9. Analysis and supporting documentation used to determine effect on small businesses: The rule will have no effect on small business, nor any economic impact.
10. Effect on small business: The creation of this rule does not affect business.
11. Agency contact person: Shane W. Falk, Staff Counsel, Government Accountability Board, 212 E. Washington Avenue, 3rd Floor, P.O. Box 7984, Madison, Wisconsin 53707-7984; Phone 266-2094; Shane.Falk@wisconsin.gov
12. Place where comments are to be submitted and deadline for submission: Government Accountability Board, Attn: Shane W. Falk, 212 E. Washington Avenue, 3rd Floor, P.O. Box 7984, Madison, Wisconsin 53707-7984, no later than January 28, 2011.
FISCAL ESTIMATE: The creation of this rule has minimal fiscal effect. There may be additional registrants filing reports with the Board and potentially additional enforcement actions that may require staff action. The extent of this potential fiscal impact is undetermined.
INITIAL REGULATORY FLEXIBILITY ANALYSIS: The creation of this rule does not affect the normal operations of business.
TEXT OF PROPOSED RULE:
Pursuant to the authority vested in the State of Wisconsin Government Accountability Board by ss. 5.05(1)(f), 227.11(2)(a) and 227.24, Stats., the Government Accountability Board hereby adopts an emergency rule amending GAB 1.28, Wis. Adm.
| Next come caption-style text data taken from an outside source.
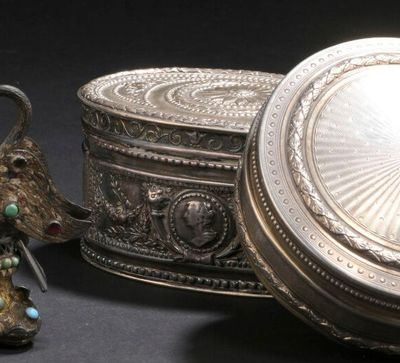 une boîte en argent et une figurine en argent posées l'une à côté de l'autre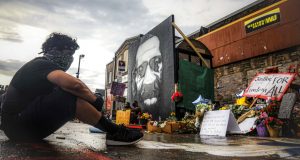 After a new mural, center, of George Floyd is added to a growing memorial of tributes, Trevor Rodriquez sits alone at the spot where Floyd died while in police custody, Tuesday June 2, 2020, in Minneapolis, Minn. "I have been out every single night protesting peacefully, just trying to support everything," said Rodriquez. "I didn't want to come here just on a rush, so I had to just take a moment to pay my respect." (AP Photo/Bebeto Matthews)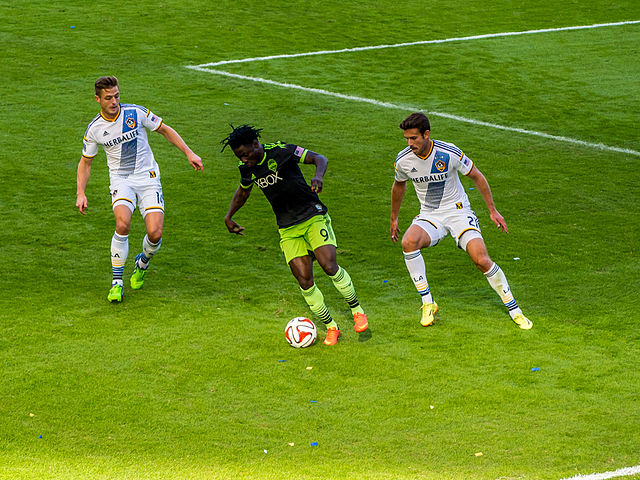Obafemi Martins dribbling between two L.A. Galaxy defenders, 2014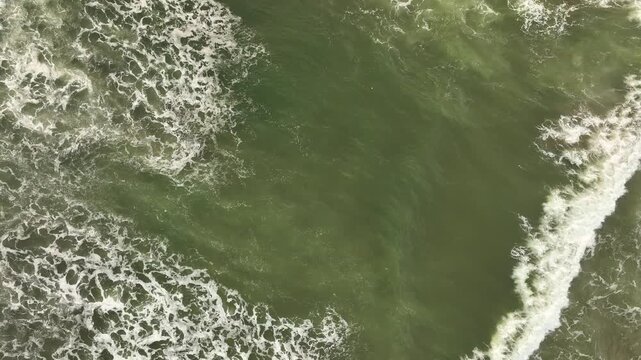 Aerial view of the Pacitan rip current showing turbulent green ocean water and white sea foam patterns in Pacitan, East Java, Indonesia.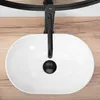 A top-down view of a white oval sink with a black faucet. Náhľad obrázku produktu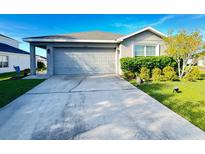 Single-story home with a two-car garage and well-maintained lawn at 2464 Deer Creek Blvd, St Cloud, FL 34772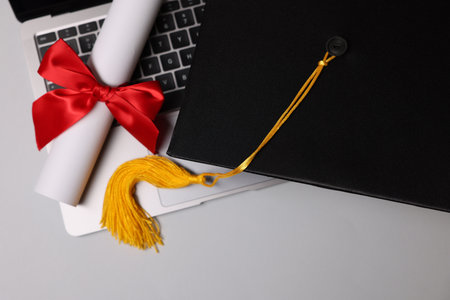 Graduation cap, laptop and diploma on light table, flat layの写真素材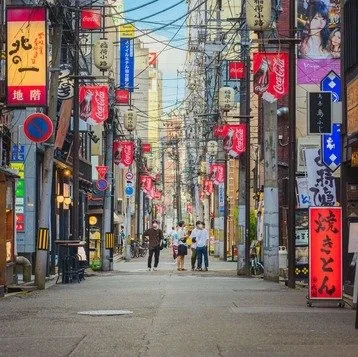 A narrow street in Tokyo lined with restaurants and bars, featuring bright red lanterns, neon signs, and overhead power lines. Pedestrians stroll ahead.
Code, interpreting ch. 11, Stats., as follows:
SECTION 1. GAB 1.28(3)(b) is amended to read:
(b) The communication is susceptible of no
reasonable interpretation other than as an appeal to vote for or against a
specific candidate. A communication is susceptible of no other reasonable
interpretation if it is made during the period beginning on the 60th day
preceding a general, special, or spring election and ending on the date of that
election or during the period beginning on the 30th day preceding a primary
election and ending on the date of that election and that includes a reference
to or depiction of a clearly identified candidate and:
1.
Refers to the personal qualities, character, or
fitness of that candidate;
2.
Supports or condemns that candidate’s position or
stance on issues; or
3.
Supports or condemns that candidate’s public record.
This rule shall take effect upon its publication in the official state newspaper, the Wisconsin State Journal, pursuant to s. 227.24, Stats.
Dated this 22nd day of December, 2010.